- [TEXTAUSZUG]

+---+

So, damit hast du dein Boot zuerst einmal im Wasser. Ich schreibe gleich mehr, hier kommt gerade irgendjemand in mein Büro, melde mich gleich wieder.

Peter


----------



## Schwedenpeter (6. April 2011)

*AW: Angeln in Blekinge (Südschweden)*

Hej,

weiter geht es. 

Dein Boot ist nun im Wasser, jetzt gilt es Fiosche zu finden. Zuerst, weil sehr simpel, zu deinen Dorsch.

+---+

- [AUFGABENSTELLUNG] Gib aus dem Textauszug wortgetreu den Abschnitt aus, der mit „So, damit hast“ beginnt und sich bis einschließlich „(6. April 2011)“ fortsetzt. Die Einträge stehen in keinem Zusammenhang mit dem Textauszug.

- [EXTRAHIERTE DATEN]
+---+

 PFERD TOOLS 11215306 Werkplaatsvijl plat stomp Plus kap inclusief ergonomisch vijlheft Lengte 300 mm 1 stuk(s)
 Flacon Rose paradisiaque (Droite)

+---+

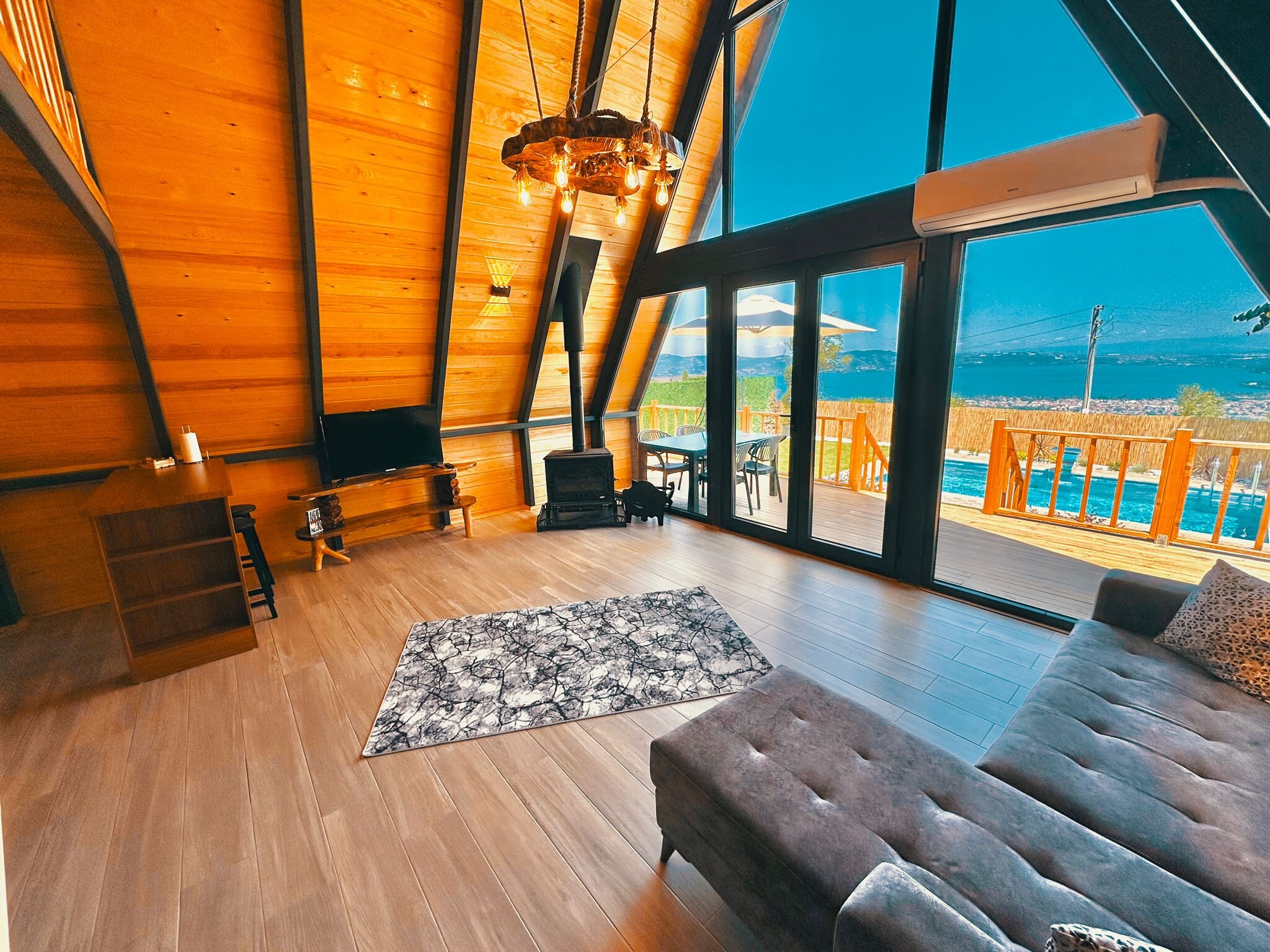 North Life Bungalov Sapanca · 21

+---+

- [LÖSUNG]
So, damit hast du dein Boot zuerst einmal im Wasser. Ich schreibe gleich mehr, hier kommt gerade irgendjemand in mein Büro, melde mich gleich wieder.

Peter


----------



## Schwedenpeter (6. April 2011)